> _Task details_
Each line of the data below between the one containing "Photograph: typical cosmetic" and the one containing "crab-eating mongoose eating", both included, is to be repeated exactly. Please omit pictures.

> _Exercise input_
╔══

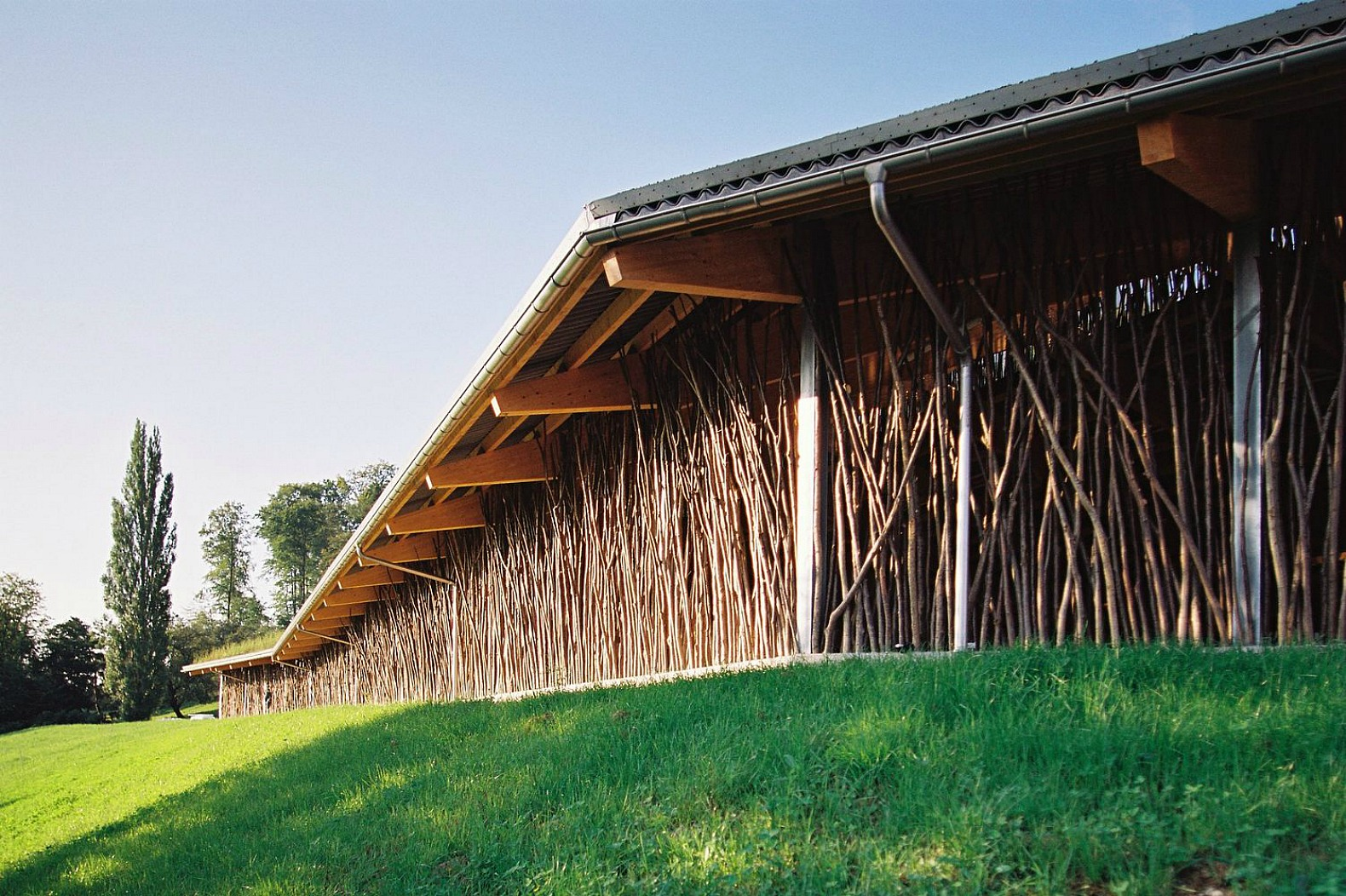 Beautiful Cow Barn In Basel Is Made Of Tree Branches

╚══
╔══

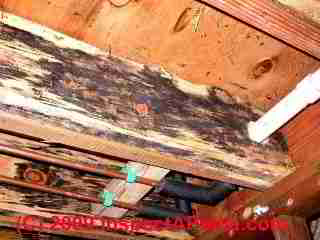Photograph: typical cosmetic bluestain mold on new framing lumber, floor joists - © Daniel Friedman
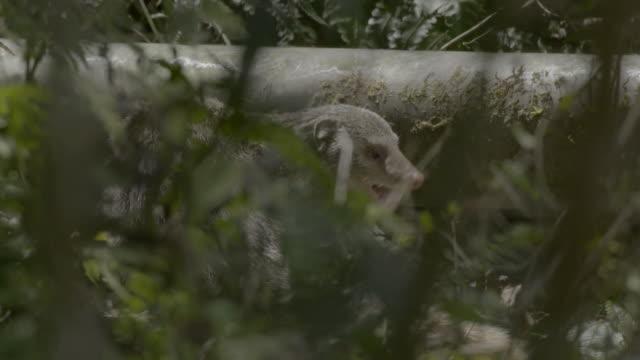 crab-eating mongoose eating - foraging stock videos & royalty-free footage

╚══

> _Exercise answer_
Photograph: typical cosmetic bluestain mold on new framing lumber, floor joists - © Daniel Friedman
 crab-eating mongoose eating - foraging stock videos & royalty-free footage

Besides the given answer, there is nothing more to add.